Figure 4. Plot of one-bond deuterium isotope effects on 15N chemical shifts vs. concentration of ammonium salt. Taken from Ref. 7 with permission from the Danish Chemical Society
Furthermore, if the counter-ion was far away, ammonium ion buried in a cryptand like SC-24, no effect of the counter ion was found.  In addition, a solid state study showed that 1ΔN(D) decreases as the heavy atom distance decreases  and this was confirmed by theoretical calculations.  To sum up, 1ΔN(D) will be smaller, if a salt bridge is present, whereas 2ΔH(D) will become more negative.
Salt bridges can both be "buried", in the inner part of the protein, or sovent exposed at the surface. Exchange of the NH protons can occur. A useful pulse sequence to overcome exchange problems is , HISQC A typical spectrum is seen in Fig. 5.
Figure 5. HISQC spectrum of lysine NH3+ groups of protein G B1 domain at pH 5.45, 278 K in 40% D2O. Three peaks are seen for the lysines 18, 21, 36, and 58, corresponding to NH3+, NH2D+, and NHD2+groups (bottom right to top left, respectively: see labels on lysine18). From Ref. 5 with permission from the American Chemical Society.
From Fig. 5 as well 1ΔN(D) as 2ΔH(D) isotope effects can be measured. The isotope effects turned out to be very similar for both what the crystal structure had indicated could be salt bridges and those not. So the conclusion as seen in Fig. 6 is that no salt bridges is to be found in protein G B1 domain.
Figure 6. Crystal structure of protein G B1 domain. The three salt bridges 35-36, 55-58 and 12-23 are crossed over as they do not exist in solution. From Ref. 5 with permission from the American Chemical Society
In contrast to protein G, salt bridges could be established in barnase in solution. Lysine 27 forms a salt bridge to Aspartic acid 54. Furthermore, if Arg 69 is mutated to Lys69, the latter also forms a salt bridge. Especially 2ΔH(D) is a good indicator as this becomes more negative when forming a salt bridge. In the absence of a salt bridge 1ΔN(D), 2ΔH(D):0.363 +-0.004 ppm, -0.026+-0.003 ppm, whereas in the presence of a salt bridge: 0.352+-0.004 ppm, -0.033+-0.002 ppm. 
Salt bridges may also involve arginines. Isotope effects were measured in the L99 mutant of T4 lysozyme. 
Iwahara et al.  demonstrated a salt bridge between lysine side-chains and the phosphate groups of DNA in the homeodomain-DNA complex also observing a 1ΔN(D).

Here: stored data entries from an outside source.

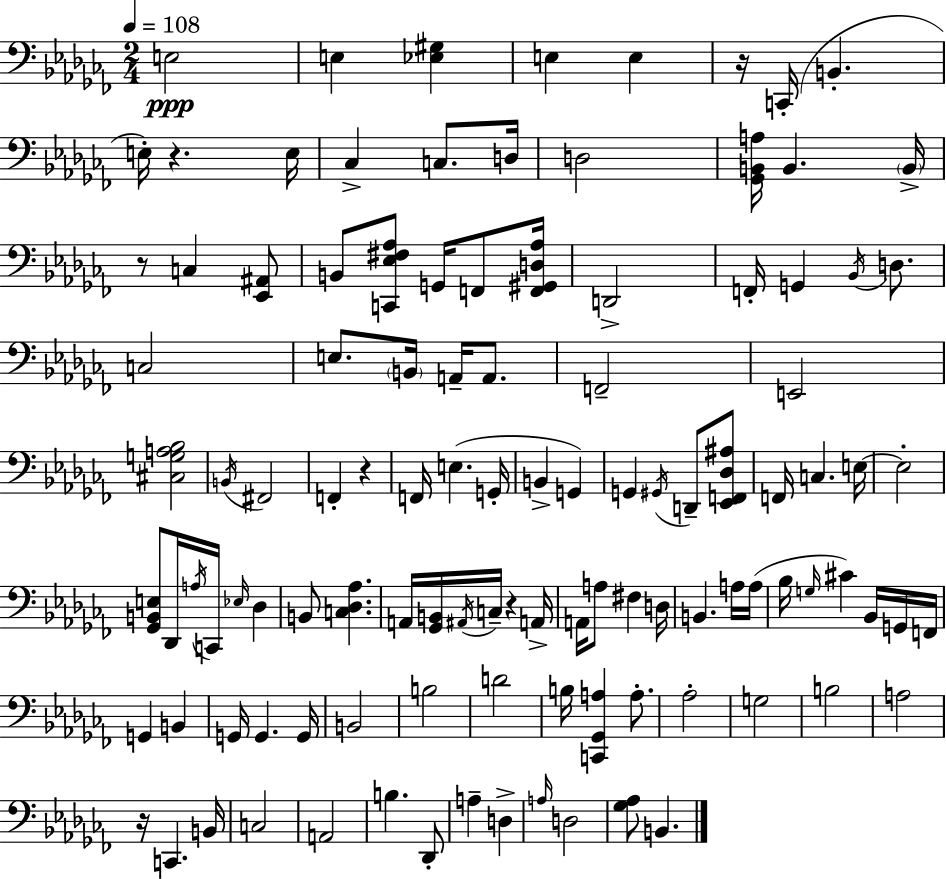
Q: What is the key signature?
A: AES minor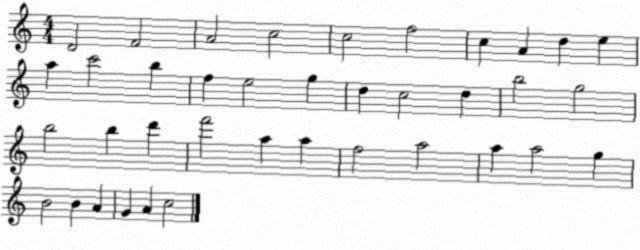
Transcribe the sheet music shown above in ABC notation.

X:1
T:Untitled
M:4/4
L:1/4
K:C
D2 F2 A2 c2 c2 f2 c A d e a c'2 b f e2 g d c2 d b2 g2 b2 b d' f'2 a a f2 a2 a a2 g B2 B A G A c2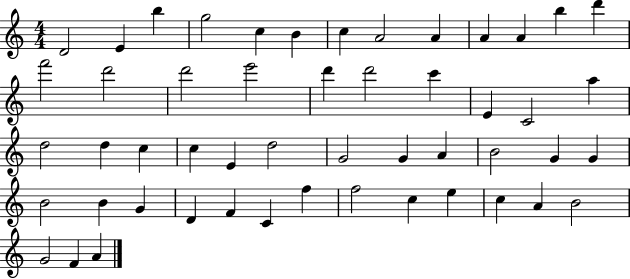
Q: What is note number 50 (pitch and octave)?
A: F4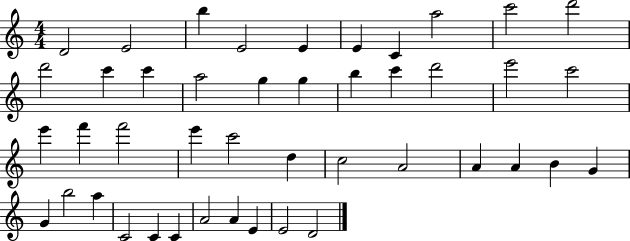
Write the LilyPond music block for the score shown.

{
  \clef treble
  \numericTimeSignature
  \time 4/4
  \key c \major
  d'2 e'2 | b''4 e'2 e'4 | e'4 c'4 a''2 | c'''2 d'''2 | \break d'''2 c'''4 c'''4 | a''2 g''4 g''4 | b''4 c'''4 d'''2 | e'''2 c'''2 | \break e'''4 f'''4 f'''2 | e'''4 c'''2 d''4 | c''2 a'2 | a'4 a'4 b'4 g'4 | \break g'4 b''2 a''4 | c'2 c'4 c'4 | a'2 a'4 e'4 | e'2 d'2 | \break \bar "|."
}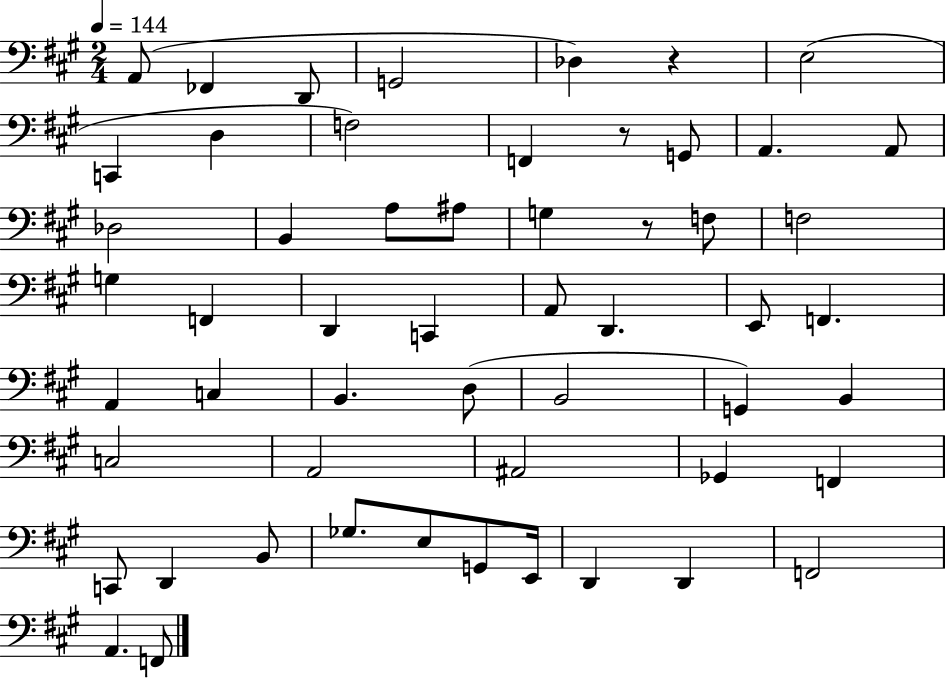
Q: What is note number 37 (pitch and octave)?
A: A2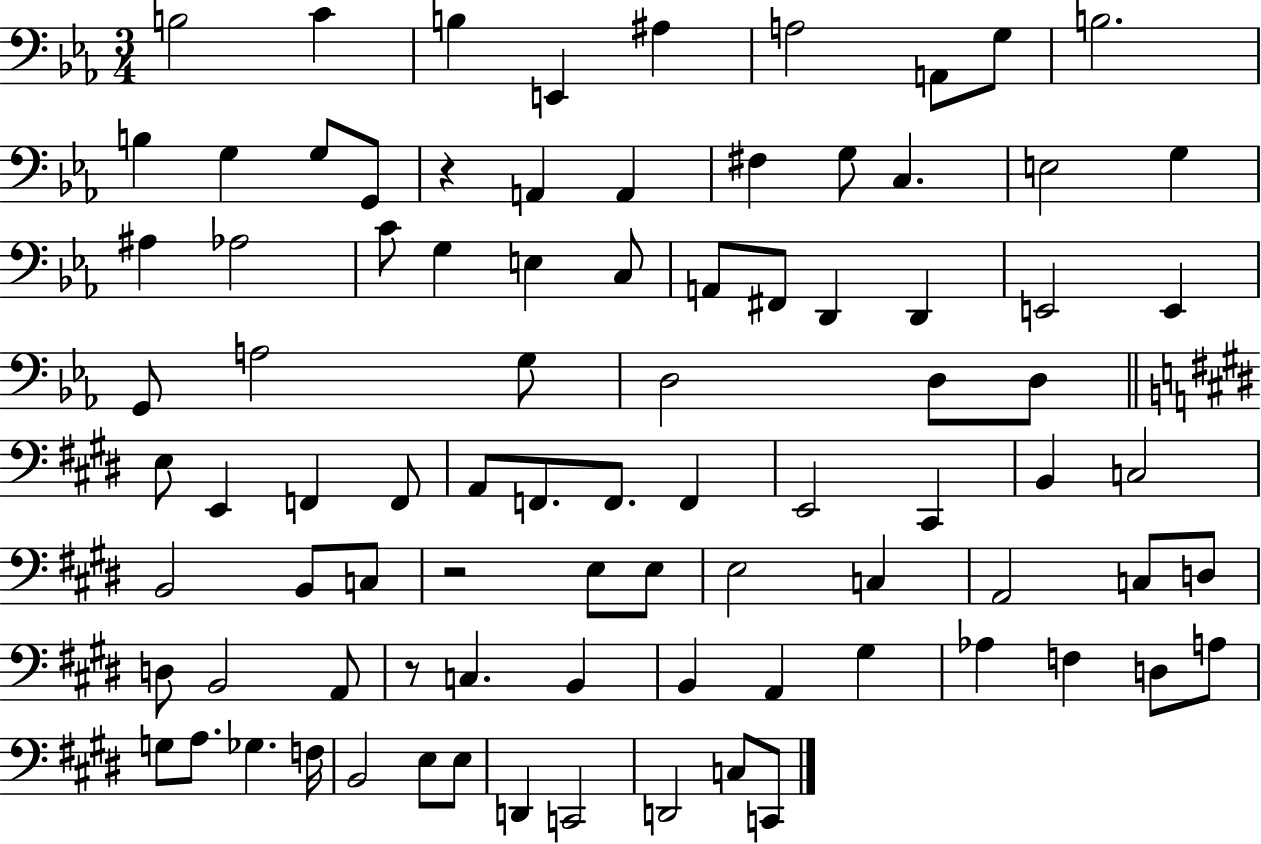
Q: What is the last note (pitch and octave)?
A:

Theoretical calculations of isotope effects on chemical shifts can be based on the Jameson approach.  For ammonium ions this is shown in Table 1. The isotope effects on chemical shifts are calculated by shortening the NH bond length mimicking a ND bond.
Table 1. 1ΔN(D) and 2ΔH(D) of deuteriated ammonium ion complexed either with ammonia or water molecule (figure). Taken from Ref. 8 with permission from the Danish Chemical Society.
From Table 1 it is seen that 1ΔN(D) decreases as either ammonia or water is moving closer to the ammonium and for 2ΔH(D) even a change in sign is seen. This approach has also been used for protein G B1 domain.  A more recent approach is to calculate isotope effects by a direct treatment of the H/D effect using a multicomponent ab initio molecular orbital method.